We tested the biocontrol ability of strain F25 against Xcc on radish slices, where the severity of the disease was reflected by the size of the maceration zone. The results are shown in Figure 5 . The severity of the disease was high in radish slices treated with XC1 alone ( Figure 5C ). The dipping zone was significantly smaller in radish slices treated with the F25 and XC1 mixture ( Figure 5D ), while treatment of radish slices with strain F25 alone indicated that the strain was not harmful to the radishes ( Figure 5B ). Treatment of radish slices with only distilled water did not show any disease ( Figure 5A ). These results indicate that strain F25 exhibited good biological control potential against Xcc and, so, can be used as a biological agent to prevent infection by bacterial plant diseases.

To verify the biocontrol effect of strain F25 crude enzyme on Xcc, the pathogenic bacteria XC1, intracellular enzyme, and extracellular enzyme were inoculated onto radish slices under ex vivo conditions and incubated for 48 h. The experimental results are shown in Figure 6 , where a slight decay was observed in the crude enzyme-treated group; however, the area of the macerated zone was significantly lower, compared to the XC1-treated group. These results indicate that the crude enzyme of strain F25 also has a good biocontrol effect and has great potential to be developed for the treatment of plant diseases caused by Xcc.

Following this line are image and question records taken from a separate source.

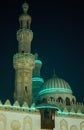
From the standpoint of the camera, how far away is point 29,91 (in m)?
36.8

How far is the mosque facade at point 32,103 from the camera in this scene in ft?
102

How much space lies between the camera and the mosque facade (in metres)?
31.2

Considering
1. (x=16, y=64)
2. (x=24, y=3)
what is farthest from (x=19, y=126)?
(x=24, y=3)

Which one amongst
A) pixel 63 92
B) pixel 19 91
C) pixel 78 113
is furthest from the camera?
pixel 63 92

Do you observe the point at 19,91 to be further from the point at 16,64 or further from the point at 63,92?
the point at 63,92

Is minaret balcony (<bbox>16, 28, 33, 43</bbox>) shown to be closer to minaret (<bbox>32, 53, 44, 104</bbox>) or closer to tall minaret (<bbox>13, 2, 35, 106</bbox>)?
tall minaret (<bbox>13, 2, 35, 106</bbox>)

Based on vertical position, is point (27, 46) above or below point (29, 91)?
above

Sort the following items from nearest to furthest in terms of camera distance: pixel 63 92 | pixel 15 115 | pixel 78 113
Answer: pixel 15 115
pixel 78 113
pixel 63 92

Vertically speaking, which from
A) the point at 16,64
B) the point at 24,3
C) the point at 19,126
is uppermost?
the point at 24,3

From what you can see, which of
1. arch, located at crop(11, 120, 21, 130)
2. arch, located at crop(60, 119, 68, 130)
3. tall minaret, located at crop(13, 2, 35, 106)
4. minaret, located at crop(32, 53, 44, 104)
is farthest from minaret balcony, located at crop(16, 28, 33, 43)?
arch, located at crop(11, 120, 21, 130)

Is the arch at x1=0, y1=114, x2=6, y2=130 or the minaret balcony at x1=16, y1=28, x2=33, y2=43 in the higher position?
the minaret balcony at x1=16, y1=28, x2=33, y2=43

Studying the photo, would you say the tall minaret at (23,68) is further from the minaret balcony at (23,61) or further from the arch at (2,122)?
the arch at (2,122)

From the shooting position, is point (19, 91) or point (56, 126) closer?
point (56, 126)

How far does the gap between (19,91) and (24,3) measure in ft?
33.6
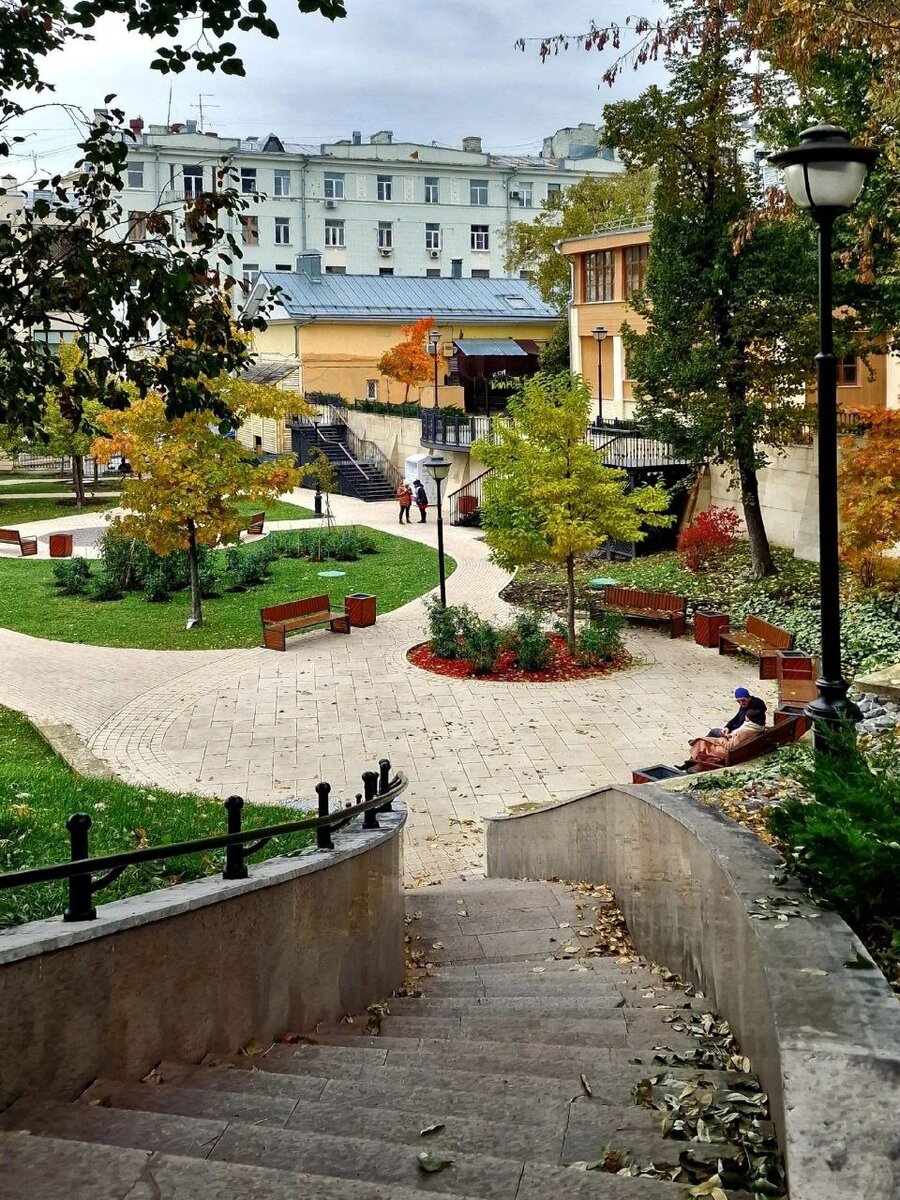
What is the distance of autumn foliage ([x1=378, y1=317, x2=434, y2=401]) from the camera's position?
57.5 m

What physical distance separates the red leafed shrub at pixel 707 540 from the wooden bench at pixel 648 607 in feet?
11.8

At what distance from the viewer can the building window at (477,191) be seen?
7925 centimetres

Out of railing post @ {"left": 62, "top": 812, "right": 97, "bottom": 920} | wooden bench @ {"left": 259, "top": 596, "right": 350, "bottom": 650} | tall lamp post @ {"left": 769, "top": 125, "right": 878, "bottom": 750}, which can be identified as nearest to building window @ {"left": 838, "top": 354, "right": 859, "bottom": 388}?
wooden bench @ {"left": 259, "top": 596, "right": 350, "bottom": 650}

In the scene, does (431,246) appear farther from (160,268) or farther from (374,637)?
(160,268)

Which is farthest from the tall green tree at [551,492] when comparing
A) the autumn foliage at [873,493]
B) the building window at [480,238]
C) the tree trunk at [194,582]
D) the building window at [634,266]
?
the building window at [480,238]

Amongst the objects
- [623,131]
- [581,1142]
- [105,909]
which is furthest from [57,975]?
[623,131]

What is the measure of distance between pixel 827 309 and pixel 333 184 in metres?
73.8

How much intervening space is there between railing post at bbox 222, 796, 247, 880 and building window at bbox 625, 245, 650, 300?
37.8 meters

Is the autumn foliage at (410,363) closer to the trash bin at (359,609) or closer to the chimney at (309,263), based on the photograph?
the chimney at (309,263)

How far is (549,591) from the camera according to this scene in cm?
2770

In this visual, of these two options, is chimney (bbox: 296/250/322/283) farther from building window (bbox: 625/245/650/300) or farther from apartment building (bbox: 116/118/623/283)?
building window (bbox: 625/245/650/300)

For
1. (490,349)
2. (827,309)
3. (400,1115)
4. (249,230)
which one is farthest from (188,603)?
(490,349)

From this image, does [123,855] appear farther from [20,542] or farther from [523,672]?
[20,542]

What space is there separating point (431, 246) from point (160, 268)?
7378 centimetres
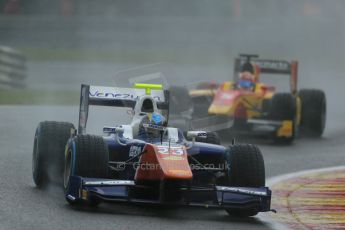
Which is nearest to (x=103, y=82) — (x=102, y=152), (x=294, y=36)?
(x=294, y=36)

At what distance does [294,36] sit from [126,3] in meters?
5.60

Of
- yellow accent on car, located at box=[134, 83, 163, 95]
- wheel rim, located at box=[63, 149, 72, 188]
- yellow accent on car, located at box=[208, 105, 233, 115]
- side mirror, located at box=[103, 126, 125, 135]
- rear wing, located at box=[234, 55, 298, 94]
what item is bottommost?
wheel rim, located at box=[63, 149, 72, 188]

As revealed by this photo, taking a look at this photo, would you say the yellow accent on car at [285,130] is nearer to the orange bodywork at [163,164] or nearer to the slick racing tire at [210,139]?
the slick racing tire at [210,139]

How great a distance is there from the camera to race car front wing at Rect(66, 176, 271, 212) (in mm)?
9750

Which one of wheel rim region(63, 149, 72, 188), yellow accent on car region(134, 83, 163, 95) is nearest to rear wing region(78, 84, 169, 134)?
yellow accent on car region(134, 83, 163, 95)

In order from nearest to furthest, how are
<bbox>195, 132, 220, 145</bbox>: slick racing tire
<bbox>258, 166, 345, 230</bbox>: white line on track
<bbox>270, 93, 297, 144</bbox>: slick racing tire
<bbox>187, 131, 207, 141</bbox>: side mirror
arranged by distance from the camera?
<bbox>258, 166, 345, 230</bbox>: white line on track < <bbox>187, 131, 207, 141</bbox>: side mirror < <bbox>195, 132, 220, 145</bbox>: slick racing tire < <bbox>270, 93, 297, 144</bbox>: slick racing tire

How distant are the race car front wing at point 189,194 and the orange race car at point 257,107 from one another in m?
7.64

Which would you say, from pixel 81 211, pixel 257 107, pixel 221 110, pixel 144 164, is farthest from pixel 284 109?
pixel 81 211

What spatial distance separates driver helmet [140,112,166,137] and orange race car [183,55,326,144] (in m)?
6.66

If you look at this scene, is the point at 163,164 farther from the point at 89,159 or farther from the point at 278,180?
the point at 278,180

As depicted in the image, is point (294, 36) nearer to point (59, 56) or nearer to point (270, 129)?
point (59, 56)

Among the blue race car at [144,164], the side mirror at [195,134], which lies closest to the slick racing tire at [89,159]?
the blue race car at [144,164]

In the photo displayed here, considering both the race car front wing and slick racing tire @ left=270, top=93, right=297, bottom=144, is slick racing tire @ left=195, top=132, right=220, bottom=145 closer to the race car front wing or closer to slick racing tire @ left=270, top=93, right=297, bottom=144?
the race car front wing

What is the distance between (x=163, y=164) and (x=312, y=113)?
419 inches
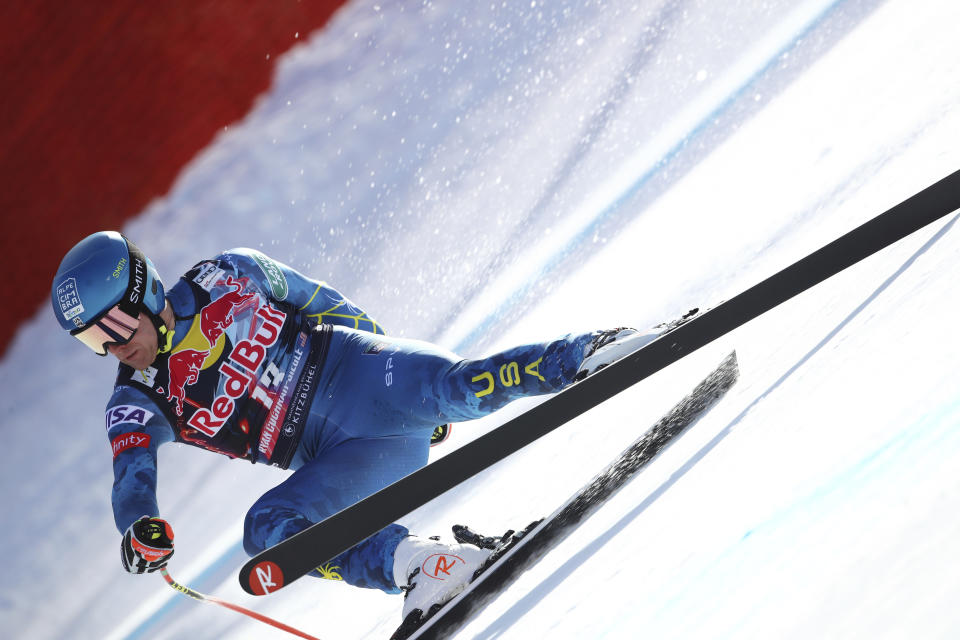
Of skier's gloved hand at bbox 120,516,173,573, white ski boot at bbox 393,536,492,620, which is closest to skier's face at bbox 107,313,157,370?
skier's gloved hand at bbox 120,516,173,573

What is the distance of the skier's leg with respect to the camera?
1727 mm

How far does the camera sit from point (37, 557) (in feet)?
10.7

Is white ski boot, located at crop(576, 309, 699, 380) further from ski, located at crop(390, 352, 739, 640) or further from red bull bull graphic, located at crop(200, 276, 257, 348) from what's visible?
red bull bull graphic, located at crop(200, 276, 257, 348)

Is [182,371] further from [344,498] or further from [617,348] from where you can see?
[617,348]

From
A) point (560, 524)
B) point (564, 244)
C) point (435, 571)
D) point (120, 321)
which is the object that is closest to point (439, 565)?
point (435, 571)

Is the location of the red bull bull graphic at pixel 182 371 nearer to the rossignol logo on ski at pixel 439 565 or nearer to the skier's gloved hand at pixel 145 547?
the skier's gloved hand at pixel 145 547

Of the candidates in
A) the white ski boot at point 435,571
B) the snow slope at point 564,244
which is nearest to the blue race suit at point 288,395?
the white ski boot at point 435,571

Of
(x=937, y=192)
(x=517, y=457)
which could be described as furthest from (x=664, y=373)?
(x=937, y=192)

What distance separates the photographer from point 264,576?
1338 mm

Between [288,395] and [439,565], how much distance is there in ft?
1.97

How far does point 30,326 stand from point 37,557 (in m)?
0.83

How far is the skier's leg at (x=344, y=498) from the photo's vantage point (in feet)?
5.66

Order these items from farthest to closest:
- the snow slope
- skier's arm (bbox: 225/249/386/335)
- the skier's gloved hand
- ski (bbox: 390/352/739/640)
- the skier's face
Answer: skier's arm (bbox: 225/249/386/335) → the skier's face → the skier's gloved hand → ski (bbox: 390/352/739/640) → the snow slope

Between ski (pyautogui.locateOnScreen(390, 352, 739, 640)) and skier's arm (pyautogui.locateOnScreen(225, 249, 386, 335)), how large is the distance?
2.20 ft
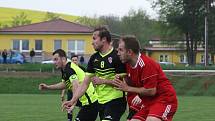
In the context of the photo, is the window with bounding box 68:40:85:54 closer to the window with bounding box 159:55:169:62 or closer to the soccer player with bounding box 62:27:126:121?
the window with bounding box 159:55:169:62

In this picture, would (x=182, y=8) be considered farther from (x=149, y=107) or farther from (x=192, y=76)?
(x=149, y=107)

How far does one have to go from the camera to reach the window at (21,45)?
3118 inches

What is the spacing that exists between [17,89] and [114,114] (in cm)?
3575

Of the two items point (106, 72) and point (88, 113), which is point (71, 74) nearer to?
point (88, 113)

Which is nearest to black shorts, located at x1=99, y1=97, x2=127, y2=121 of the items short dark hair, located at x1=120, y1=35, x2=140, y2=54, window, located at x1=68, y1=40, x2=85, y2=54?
short dark hair, located at x1=120, y1=35, x2=140, y2=54

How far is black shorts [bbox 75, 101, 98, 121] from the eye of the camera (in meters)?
11.3

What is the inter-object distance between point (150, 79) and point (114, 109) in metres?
1.93

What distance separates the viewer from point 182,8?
80.4 m

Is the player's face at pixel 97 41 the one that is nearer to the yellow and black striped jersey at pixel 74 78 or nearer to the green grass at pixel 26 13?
the yellow and black striped jersey at pixel 74 78

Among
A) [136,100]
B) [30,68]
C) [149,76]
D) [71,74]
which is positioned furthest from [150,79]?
[30,68]

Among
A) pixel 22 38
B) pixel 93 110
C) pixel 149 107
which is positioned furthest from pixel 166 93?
pixel 22 38

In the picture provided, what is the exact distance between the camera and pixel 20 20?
400 feet

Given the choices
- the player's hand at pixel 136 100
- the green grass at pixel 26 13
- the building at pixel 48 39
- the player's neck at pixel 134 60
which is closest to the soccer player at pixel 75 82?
the player's hand at pixel 136 100

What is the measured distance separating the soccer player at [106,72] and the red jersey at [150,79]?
1.43 metres
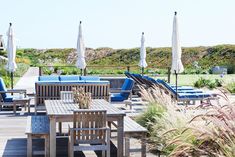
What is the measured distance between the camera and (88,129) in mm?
5957

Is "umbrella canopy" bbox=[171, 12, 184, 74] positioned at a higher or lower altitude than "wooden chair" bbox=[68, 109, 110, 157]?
higher

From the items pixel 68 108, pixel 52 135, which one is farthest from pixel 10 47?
pixel 52 135

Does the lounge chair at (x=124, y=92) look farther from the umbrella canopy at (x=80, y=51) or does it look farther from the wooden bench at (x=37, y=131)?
the wooden bench at (x=37, y=131)

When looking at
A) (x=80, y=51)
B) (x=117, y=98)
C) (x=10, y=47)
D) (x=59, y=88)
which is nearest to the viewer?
(x=59, y=88)

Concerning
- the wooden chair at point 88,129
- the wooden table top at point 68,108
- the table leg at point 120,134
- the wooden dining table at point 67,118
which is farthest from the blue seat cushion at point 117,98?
the wooden chair at point 88,129

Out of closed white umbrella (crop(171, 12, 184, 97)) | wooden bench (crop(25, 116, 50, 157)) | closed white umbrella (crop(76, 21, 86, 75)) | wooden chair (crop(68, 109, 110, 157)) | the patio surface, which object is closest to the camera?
wooden chair (crop(68, 109, 110, 157))

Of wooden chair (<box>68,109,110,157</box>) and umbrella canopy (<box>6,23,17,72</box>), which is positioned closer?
wooden chair (<box>68,109,110,157</box>)

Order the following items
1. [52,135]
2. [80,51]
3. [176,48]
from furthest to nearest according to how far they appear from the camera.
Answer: [80,51]
[176,48]
[52,135]

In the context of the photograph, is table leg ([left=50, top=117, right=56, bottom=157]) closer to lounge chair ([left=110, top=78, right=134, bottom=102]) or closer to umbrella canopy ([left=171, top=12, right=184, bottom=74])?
lounge chair ([left=110, top=78, right=134, bottom=102])

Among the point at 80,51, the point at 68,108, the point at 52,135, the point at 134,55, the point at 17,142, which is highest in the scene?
the point at 134,55

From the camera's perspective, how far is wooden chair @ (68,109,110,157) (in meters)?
5.97

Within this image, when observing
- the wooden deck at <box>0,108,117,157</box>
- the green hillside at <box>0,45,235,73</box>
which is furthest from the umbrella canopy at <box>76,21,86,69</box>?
the green hillside at <box>0,45,235,73</box>

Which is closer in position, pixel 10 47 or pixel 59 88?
pixel 59 88

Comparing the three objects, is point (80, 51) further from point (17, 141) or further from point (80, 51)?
point (17, 141)
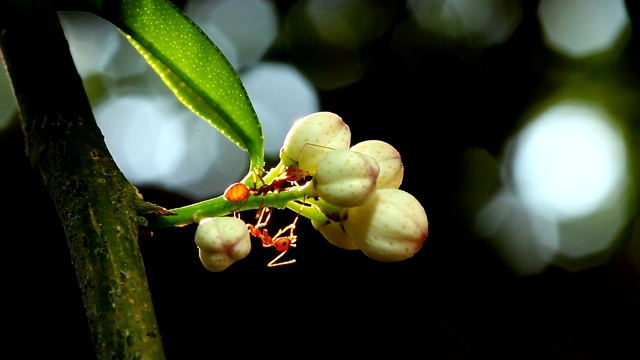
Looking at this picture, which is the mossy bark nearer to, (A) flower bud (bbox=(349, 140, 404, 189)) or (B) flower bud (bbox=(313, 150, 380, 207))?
(B) flower bud (bbox=(313, 150, 380, 207))

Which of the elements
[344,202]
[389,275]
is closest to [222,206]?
[344,202]

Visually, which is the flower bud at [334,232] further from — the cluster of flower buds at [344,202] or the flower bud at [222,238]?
the flower bud at [222,238]

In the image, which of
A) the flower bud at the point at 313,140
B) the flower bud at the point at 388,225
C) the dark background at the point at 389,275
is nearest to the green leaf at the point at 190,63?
the flower bud at the point at 313,140

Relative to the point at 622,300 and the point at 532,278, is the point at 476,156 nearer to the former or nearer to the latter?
the point at 532,278

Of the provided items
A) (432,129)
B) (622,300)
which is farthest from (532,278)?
(432,129)

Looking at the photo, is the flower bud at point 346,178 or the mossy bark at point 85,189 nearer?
the mossy bark at point 85,189

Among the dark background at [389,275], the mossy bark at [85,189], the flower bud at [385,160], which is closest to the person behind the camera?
the mossy bark at [85,189]

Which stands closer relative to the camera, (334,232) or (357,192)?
(357,192)

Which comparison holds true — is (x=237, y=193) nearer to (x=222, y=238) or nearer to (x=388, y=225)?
(x=222, y=238)
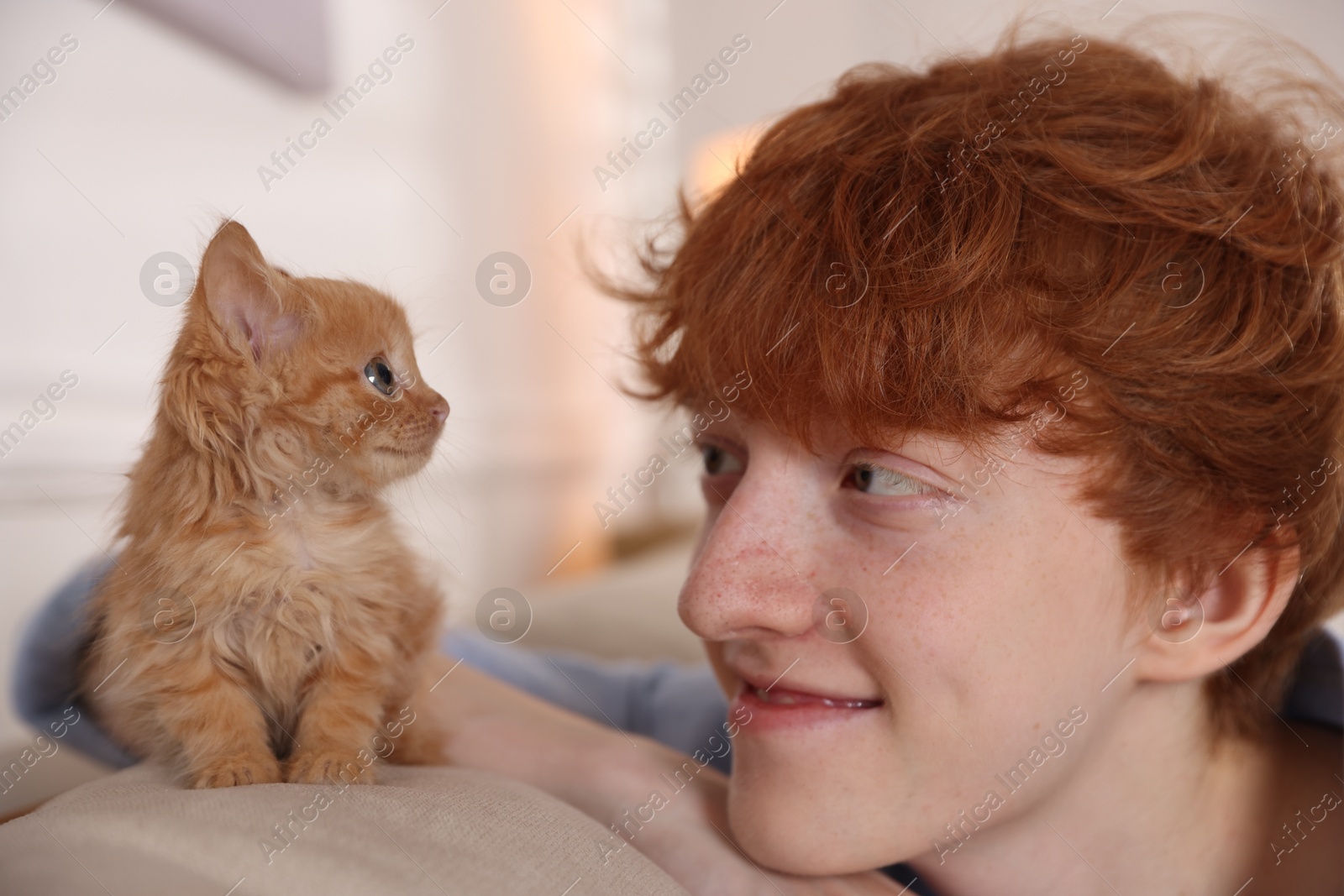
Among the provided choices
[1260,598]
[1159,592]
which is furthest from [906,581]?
[1260,598]

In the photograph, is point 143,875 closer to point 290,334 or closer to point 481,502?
point 290,334

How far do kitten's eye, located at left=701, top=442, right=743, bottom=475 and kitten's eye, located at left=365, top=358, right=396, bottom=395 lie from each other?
566mm

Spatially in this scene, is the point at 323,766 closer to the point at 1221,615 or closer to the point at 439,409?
the point at 439,409

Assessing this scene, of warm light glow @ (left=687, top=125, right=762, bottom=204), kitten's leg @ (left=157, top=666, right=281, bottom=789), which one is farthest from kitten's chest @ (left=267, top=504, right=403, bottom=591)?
warm light glow @ (left=687, top=125, right=762, bottom=204)

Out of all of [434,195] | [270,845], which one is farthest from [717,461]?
[434,195]

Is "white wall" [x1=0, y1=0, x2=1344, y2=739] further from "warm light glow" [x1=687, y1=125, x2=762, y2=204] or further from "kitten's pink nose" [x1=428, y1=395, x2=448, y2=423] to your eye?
"warm light glow" [x1=687, y1=125, x2=762, y2=204]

To verify whether strain F25 presents acylase activity, intracellular and extracellular enzymes of strain F25 were extracted and tested using an analytical kit. From the results, we observed that the control group was colorless, while the experimental group with the addition of the intracellular enzyme exhibited a distinct yellow color ( Figure S3 ), indicating that strain F25 possesses acylase activity.